* Begin DATASET ENTRIES *

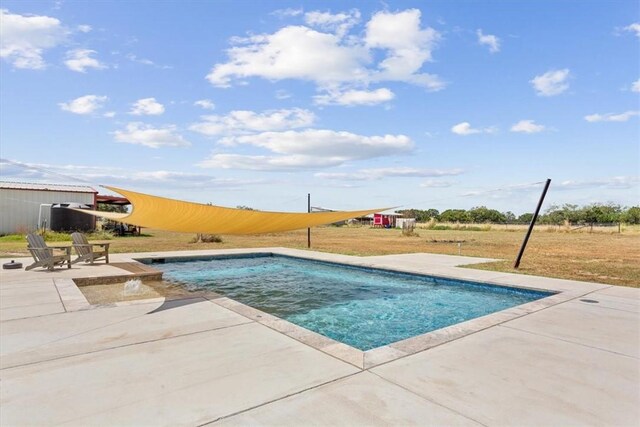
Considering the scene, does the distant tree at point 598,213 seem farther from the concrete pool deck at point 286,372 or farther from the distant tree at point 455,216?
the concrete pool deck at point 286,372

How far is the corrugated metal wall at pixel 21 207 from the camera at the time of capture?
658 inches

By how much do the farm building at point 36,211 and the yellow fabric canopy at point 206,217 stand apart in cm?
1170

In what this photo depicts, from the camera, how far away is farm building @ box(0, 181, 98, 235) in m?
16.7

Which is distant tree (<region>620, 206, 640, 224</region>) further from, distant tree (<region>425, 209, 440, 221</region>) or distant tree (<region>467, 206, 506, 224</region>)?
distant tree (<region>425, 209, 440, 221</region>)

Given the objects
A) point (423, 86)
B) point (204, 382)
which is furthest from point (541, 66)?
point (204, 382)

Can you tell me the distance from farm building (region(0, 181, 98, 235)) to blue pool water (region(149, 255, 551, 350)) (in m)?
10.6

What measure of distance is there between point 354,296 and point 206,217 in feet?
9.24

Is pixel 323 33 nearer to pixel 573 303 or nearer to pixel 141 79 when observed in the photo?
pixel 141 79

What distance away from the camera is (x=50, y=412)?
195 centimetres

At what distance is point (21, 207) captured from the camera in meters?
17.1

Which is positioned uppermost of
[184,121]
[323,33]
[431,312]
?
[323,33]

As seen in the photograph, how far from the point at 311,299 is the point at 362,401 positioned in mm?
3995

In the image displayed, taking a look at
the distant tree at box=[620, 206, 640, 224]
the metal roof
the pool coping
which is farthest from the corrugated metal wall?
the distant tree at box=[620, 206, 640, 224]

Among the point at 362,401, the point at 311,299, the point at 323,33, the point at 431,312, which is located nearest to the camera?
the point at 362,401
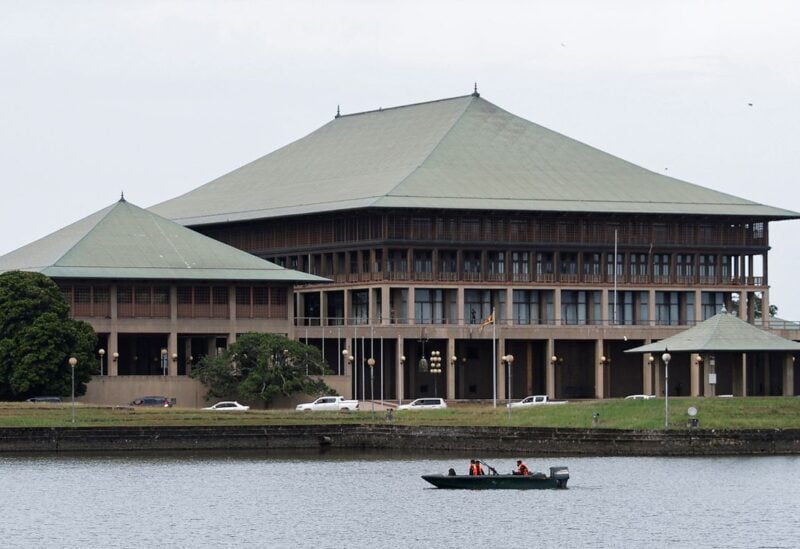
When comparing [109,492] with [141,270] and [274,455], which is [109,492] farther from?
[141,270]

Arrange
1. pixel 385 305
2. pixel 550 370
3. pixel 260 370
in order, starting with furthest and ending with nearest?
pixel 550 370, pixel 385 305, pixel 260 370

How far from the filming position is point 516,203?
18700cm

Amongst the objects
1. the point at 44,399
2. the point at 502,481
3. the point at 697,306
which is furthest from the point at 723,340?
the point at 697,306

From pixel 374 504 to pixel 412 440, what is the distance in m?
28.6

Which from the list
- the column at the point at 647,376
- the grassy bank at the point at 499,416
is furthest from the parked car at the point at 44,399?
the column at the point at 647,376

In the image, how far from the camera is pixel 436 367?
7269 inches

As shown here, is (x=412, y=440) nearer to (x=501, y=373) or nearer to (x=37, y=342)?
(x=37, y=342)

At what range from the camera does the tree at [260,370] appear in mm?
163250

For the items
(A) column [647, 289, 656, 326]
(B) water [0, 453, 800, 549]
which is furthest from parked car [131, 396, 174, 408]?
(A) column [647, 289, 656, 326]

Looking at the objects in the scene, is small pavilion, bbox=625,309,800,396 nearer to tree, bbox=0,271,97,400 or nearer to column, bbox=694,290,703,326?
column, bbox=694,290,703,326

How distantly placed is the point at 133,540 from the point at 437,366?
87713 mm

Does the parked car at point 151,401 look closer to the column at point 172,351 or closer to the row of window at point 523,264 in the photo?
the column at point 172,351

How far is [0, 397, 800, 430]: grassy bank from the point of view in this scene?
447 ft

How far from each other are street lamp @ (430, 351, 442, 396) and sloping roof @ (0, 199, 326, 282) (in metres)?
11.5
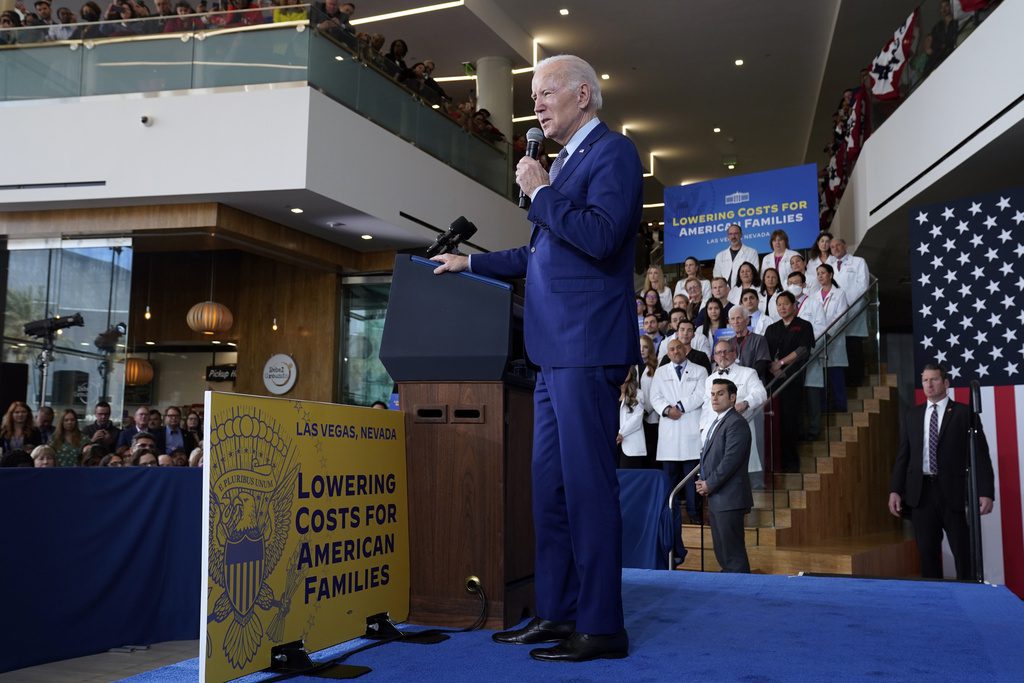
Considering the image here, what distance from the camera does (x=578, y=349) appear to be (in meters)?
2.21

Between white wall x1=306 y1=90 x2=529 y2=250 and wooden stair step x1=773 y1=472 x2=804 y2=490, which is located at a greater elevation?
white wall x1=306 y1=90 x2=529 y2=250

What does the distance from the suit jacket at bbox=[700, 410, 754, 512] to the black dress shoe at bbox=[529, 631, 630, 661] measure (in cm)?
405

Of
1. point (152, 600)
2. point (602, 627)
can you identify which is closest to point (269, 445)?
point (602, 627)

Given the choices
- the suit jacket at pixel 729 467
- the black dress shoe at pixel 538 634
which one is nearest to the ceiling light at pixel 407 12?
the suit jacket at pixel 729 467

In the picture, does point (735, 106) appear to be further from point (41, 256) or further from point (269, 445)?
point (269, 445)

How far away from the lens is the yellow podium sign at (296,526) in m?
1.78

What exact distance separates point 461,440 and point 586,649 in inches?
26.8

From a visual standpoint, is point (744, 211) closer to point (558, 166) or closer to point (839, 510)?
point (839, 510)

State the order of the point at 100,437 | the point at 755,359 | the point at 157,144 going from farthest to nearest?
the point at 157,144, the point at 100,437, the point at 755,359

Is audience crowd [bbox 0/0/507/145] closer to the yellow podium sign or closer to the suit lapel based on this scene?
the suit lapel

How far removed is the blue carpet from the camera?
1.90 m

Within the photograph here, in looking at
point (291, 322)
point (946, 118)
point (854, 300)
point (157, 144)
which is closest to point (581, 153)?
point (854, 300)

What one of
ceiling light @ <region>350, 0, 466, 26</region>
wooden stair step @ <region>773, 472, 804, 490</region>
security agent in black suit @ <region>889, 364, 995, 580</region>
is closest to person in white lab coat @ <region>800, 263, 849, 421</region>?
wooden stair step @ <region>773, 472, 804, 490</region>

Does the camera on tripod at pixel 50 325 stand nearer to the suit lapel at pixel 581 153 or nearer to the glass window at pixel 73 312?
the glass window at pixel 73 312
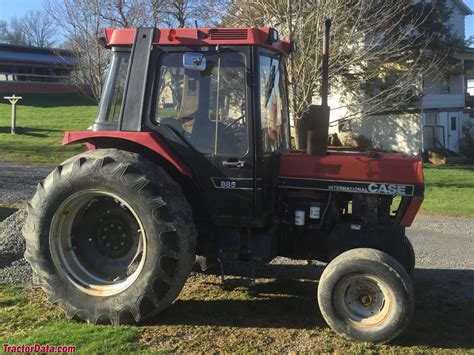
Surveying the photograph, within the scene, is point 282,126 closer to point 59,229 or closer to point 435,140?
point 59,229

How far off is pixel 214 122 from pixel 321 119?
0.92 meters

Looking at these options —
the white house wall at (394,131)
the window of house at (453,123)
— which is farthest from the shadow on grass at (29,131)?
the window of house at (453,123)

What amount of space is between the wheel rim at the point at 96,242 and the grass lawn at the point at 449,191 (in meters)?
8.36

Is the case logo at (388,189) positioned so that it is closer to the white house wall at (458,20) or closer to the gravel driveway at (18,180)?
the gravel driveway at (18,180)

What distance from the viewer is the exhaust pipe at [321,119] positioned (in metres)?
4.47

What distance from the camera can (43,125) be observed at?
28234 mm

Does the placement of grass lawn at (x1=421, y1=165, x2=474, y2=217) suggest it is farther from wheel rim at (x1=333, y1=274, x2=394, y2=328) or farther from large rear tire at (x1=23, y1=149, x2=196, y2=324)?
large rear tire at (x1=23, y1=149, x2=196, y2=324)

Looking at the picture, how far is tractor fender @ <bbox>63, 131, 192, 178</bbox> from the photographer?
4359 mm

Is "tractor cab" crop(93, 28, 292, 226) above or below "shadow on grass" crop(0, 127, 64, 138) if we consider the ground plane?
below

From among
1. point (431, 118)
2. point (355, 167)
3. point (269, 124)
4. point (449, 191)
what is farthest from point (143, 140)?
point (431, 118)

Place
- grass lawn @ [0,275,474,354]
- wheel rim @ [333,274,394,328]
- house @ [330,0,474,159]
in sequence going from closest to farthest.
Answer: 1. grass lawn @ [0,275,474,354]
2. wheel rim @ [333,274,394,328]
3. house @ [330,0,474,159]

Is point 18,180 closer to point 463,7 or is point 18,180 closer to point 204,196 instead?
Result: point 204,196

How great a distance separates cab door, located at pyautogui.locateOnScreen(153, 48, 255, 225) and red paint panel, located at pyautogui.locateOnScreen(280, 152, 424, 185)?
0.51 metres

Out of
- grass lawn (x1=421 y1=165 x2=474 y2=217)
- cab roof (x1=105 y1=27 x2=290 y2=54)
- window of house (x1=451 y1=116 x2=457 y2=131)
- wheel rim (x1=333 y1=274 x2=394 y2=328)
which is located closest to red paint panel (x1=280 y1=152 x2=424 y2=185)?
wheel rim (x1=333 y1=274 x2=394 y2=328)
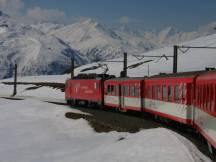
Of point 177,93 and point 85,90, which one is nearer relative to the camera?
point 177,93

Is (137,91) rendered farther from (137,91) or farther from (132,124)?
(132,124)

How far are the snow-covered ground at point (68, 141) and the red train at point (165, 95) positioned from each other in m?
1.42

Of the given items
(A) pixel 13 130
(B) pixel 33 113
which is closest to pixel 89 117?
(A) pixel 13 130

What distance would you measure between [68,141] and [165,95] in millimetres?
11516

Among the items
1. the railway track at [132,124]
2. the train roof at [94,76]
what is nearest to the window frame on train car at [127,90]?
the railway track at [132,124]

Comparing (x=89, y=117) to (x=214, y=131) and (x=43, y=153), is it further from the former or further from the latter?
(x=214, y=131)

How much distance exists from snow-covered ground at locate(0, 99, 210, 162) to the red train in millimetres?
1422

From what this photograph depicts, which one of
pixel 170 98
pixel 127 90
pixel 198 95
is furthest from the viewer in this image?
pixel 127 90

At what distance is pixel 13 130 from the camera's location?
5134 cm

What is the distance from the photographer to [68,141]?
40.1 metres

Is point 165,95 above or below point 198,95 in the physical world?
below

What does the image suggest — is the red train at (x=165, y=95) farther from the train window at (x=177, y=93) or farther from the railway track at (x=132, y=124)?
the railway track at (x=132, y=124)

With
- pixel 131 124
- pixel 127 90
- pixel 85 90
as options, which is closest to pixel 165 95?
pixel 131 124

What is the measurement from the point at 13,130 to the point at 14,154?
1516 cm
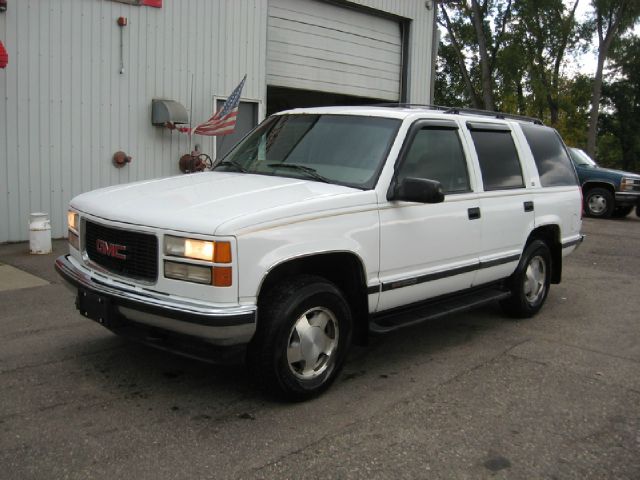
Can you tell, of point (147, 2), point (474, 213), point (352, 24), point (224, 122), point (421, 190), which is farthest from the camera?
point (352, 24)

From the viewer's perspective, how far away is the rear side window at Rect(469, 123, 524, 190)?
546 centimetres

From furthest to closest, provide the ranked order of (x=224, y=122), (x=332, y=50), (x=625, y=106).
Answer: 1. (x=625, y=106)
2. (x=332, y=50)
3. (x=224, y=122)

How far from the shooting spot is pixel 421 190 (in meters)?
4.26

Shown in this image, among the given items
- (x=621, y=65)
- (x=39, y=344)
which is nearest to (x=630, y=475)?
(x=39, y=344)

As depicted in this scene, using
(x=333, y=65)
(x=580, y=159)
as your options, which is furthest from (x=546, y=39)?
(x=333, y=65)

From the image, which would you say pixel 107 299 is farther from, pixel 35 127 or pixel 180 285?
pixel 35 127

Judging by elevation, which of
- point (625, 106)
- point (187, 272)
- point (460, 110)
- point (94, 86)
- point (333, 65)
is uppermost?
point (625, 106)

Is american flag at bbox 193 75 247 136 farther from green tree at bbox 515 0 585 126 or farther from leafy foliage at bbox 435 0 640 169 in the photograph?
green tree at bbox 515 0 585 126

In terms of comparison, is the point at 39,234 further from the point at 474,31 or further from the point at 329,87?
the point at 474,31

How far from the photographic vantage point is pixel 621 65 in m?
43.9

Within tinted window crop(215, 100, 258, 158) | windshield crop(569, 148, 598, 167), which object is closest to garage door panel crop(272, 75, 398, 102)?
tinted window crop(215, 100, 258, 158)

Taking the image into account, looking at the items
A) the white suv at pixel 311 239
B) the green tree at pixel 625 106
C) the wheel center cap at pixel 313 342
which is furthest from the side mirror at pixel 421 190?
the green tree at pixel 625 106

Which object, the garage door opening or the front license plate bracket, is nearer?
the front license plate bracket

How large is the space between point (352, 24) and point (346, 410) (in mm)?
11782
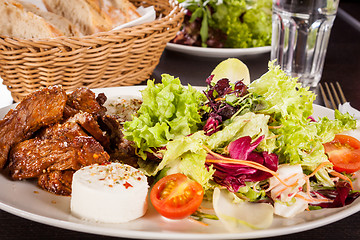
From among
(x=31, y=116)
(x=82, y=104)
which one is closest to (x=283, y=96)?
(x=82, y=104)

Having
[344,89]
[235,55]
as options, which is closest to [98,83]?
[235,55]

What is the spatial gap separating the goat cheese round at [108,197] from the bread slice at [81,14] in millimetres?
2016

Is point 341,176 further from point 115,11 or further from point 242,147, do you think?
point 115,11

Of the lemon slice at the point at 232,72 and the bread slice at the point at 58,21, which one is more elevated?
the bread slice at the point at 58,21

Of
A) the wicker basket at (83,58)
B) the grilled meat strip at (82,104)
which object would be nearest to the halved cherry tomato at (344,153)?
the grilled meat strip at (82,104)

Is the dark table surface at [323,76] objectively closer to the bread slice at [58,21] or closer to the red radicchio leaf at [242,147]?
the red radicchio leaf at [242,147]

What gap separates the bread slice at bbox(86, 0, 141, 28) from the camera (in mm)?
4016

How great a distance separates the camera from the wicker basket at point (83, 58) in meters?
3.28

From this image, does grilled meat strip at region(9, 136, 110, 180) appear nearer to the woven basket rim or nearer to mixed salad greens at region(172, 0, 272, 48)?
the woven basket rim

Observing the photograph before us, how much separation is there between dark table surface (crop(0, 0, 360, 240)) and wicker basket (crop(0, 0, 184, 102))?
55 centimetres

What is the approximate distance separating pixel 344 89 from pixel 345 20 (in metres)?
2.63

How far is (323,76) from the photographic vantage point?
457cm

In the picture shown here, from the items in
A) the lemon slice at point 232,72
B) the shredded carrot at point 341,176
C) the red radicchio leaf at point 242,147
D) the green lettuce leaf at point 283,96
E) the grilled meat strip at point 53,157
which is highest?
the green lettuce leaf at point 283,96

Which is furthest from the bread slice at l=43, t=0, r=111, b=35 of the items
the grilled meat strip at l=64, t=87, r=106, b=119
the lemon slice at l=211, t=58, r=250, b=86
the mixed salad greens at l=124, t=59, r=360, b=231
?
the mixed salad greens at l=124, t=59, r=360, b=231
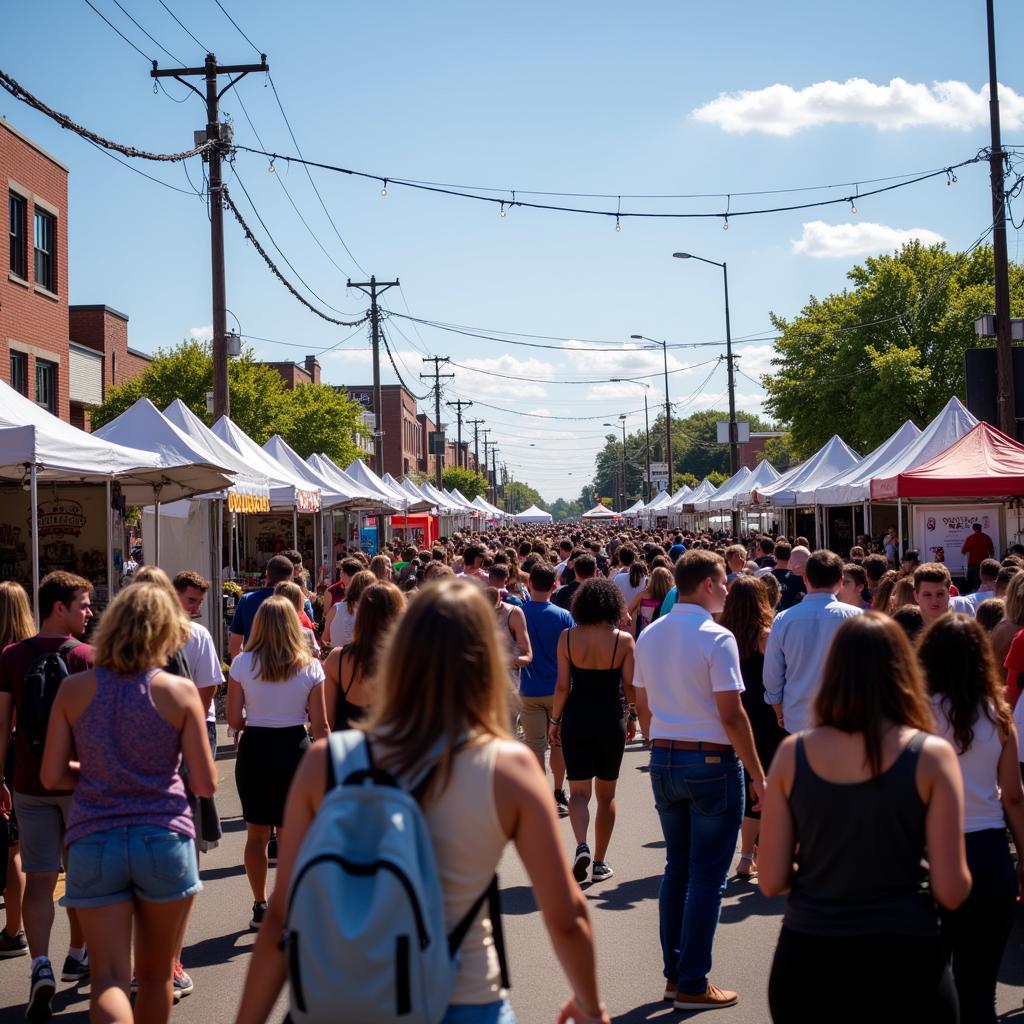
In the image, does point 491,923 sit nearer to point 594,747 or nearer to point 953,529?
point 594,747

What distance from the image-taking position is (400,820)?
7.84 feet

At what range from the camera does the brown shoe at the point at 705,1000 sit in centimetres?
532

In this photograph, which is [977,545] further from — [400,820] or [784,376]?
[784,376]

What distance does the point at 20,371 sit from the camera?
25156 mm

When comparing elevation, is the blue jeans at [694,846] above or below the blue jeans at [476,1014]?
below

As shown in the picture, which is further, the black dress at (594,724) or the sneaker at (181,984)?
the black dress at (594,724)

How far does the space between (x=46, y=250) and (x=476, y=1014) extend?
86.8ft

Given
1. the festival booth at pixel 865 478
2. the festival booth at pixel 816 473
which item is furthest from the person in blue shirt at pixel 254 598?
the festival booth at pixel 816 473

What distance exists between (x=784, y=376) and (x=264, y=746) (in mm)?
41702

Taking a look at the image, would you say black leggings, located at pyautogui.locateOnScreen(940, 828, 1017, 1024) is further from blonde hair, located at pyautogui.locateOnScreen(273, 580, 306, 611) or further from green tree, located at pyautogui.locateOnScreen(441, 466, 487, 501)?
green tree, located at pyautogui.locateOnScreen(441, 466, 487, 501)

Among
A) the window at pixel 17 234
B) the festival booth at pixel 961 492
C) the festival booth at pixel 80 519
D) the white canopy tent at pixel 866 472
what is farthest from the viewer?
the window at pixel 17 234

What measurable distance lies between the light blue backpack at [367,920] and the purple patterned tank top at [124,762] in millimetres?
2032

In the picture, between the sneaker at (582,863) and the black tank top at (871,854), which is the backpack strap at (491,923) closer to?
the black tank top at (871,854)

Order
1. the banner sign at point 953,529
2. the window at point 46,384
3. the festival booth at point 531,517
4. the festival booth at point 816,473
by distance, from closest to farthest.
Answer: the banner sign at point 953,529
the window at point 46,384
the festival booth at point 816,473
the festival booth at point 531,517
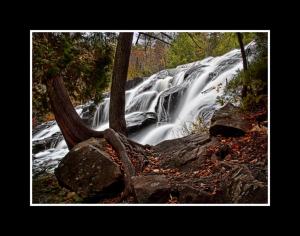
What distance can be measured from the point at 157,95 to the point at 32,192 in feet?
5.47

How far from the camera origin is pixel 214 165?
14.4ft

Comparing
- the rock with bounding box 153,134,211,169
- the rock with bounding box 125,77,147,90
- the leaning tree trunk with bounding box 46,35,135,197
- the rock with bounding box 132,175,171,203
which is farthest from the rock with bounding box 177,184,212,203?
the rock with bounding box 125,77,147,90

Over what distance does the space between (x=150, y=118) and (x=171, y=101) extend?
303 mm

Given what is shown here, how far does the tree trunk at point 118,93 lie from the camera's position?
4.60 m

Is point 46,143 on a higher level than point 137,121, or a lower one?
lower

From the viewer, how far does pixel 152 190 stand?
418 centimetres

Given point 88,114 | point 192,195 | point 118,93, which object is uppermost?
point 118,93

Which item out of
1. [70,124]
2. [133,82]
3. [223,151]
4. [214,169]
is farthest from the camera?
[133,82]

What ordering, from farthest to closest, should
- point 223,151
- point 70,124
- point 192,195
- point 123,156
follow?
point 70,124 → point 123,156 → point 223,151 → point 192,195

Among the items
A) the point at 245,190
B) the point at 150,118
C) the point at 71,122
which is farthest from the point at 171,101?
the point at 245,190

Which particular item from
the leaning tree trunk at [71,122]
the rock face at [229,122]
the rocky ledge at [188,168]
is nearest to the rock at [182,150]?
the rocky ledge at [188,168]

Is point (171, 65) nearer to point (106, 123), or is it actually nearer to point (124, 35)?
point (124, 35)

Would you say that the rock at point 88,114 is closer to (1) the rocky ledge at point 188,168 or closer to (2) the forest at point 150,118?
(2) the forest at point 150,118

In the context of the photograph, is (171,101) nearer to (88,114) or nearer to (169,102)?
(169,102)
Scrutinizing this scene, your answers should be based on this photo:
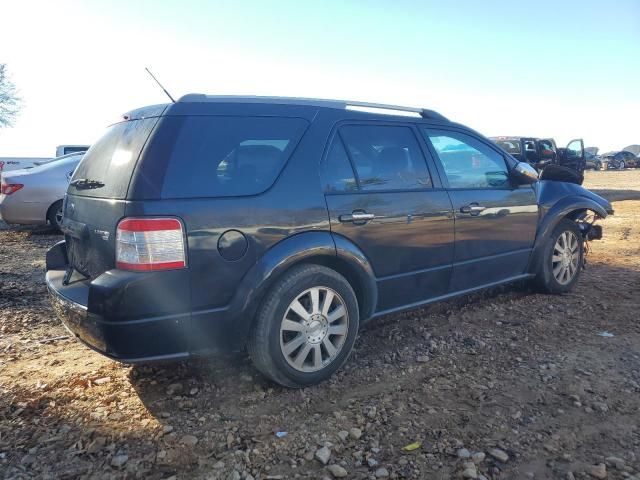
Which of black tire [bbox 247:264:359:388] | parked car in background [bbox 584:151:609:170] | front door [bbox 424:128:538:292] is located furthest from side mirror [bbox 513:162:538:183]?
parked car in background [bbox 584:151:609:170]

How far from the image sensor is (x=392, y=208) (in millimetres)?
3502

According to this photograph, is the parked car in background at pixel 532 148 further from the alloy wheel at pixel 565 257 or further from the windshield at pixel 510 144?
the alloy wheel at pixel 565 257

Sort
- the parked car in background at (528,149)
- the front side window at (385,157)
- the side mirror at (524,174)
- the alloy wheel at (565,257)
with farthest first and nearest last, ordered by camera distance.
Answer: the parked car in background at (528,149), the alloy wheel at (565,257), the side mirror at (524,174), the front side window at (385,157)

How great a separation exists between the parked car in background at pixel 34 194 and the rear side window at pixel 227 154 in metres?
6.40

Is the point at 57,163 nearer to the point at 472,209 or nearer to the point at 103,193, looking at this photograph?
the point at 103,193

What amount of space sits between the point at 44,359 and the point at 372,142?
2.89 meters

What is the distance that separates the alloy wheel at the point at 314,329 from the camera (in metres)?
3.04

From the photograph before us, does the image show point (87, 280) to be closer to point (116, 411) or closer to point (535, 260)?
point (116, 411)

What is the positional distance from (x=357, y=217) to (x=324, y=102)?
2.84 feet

* End DATASET ENTRIES *

WHAT IS ASKED
Retype only the lines running from the line with "How far from the image" to the end of the listing, including both of those lines.

RESPONSE TO THE EXERCISE
How far from the image sensor is (x=392, y=208) (in millimetres)?
3502

According to this photograph, is the parked car in background at pixel 532 148 further from the alloy wheel at pixel 565 257 or further from the windshield at pixel 510 144?
the alloy wheel at pixel 565 257

Sort
- the parked car in background at (528,149)
- the front side window at (385,157)
- the side mirror at (524,174)
- the alloy wheel at (565,257)
with farthest first and nearest last, ordered by camera distance.
Answer: the parked car in background at (528,149), the alloy wheel at (565,257), the side mirror at (524,174), the front side window at (385,157)

How great a separation exists between the parked car in background at pixel 34 194 and the rear side window at pixel 227 154 in metres?
6.40

Is the point at 57,163 nearer to the point at 472,209 or nearer to the point at 103,193, looking at this photograph?
the point at 103,193

What amount of space sits between the point at 44,359 and the point at 372,142?
2.89 meters

What is the distance that separates the alloy wheel at the point at 314,329 from the camera (in metres)?
3.04

From the photograph before us, does the image show point (87, 280) to be closer to point (116, 411) or closer to point (535, 260)?
point (116, 411)

What is the positional distance from (x=357, y=217) to (x=324, y=102)?
2.84 feet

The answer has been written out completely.